Testing pi-steering Rules Without Running pi

pi-steering exports a pi-steering/testing subpath with primitives that exercise the full evaluation pipeline without booting pi. loadHarness builds the same evaluator and observer dispatcher pair that production uses; expectBlocks and expectAllows then drive events through it and assert verdicts in a single call. All tests are deterministic and CI-safe — no pi runtime stub, no file-system walk-up, no live exec unless you explicitly wire one.

Import path

import {
  loadHarness,
  expectBlocks,
  expectAllows,
  testPredicate,
  testObserver,
  runMatrix,
  formatMatrix,
} from "pi-steering/testing";

Harness-level testing

loadHarness accepts a static SteeringConfig and returns a Harness — a build-once, invoke-many handle whose evaluate and dispatch methods are identical in signature to the production runtime’s.
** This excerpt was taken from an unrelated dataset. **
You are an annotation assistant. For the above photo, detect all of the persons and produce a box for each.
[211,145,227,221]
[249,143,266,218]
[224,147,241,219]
Tests that call harness.evaluate directly are invoking exactly the same code path pi does on every tool_call event.

const harness = loadHarness({
  config: { plugins: [myPlugin], rules: [...] },
});

`expectBlocks`

Assert that the harness returns a block verdict for the given event. Throws on allow.

await expectBlocks(
  harness,
  { command: "git push --force" },
  { rule: "no-force-push" },
);

The second argument accepts bash, write, and edit shorthand forms:

{ command } — bash tool call
{ write: { path, content } } — write tool call
{ edit: { path, edits } } — edit tool call

The optional third argument narrows the assertion. rule checks that the named rule fired (matched against the [steering:<rule>@<source>] prefix in the reason string; the source suffix is ignored). reason accepts an exact string or a RegExp for a looser match. Omit both to assert only that something blocked.

`expectAllows`

Assert that the harness allows the given event — no rule fires.

await expectAllows(harness, { command: "git push" });

Throws with a rich message — including which rule fired and its full reason — if the event is unexpectedly blocked.

Full example from the `work-item-plugin`

The canonical plugin example wires a minimal plugin (just the predicate the rule needs) to keep each rule test focused:

import { describe, it } from "node:test";
import { expectAllows, expectBlocks, loadHarness } from "pi-steering/testing";
import type { Plugin } from "pi-steering";
import { workItemFormat } from "../predicates/work-item-format.ts";
import { commitRequiresWorkItem } from "./commit-requires-work-item.ts";

const testPlugin: Plugin = {
  name: "test",
  predicates: { workItemFormat },
};

describe("commit-requires-work-item", () => {
  const harness = loadHarness({
    config: {
      plugins: [testPlugin],
      rules: [commitRequiresWorkItem],
    },
  });

  it("blocks a commit missing the work-item tag", async () => {
    await expectBlocks(
      harness,
      { command: 'git commit -m "feat: add thing"' },
      { rule: "commit-requires-work-item" },
    );
  });

  it("allows a commit containing [PROJ-N]", async () => {
    await expectAllows(harness, {
      command: 'git commit -m "feat: add thing [PROJ-42]"',
    });
  });

  it("allows commits using --message long form", async () => {
    await expectAllows(harness, {
      command: 'git commit --message "fix [PROJ-1] bad thing"',
    });
  });

  it("does NOT fire on git log --grep=\"commit\"", async () => {
    await expectAllows(harness, {
      command: 'git log --grep="commit"',
    });
  });
});

Unit-level testing

For predicates and observers that you want to exercise in complete isolation — without standing up a full harness — the testing subpath provides testPredicate and testObserver.

`testPredicate`

Build a PredicateContext from MockContextOptions and call the handler directly. Returns the boolean verdict.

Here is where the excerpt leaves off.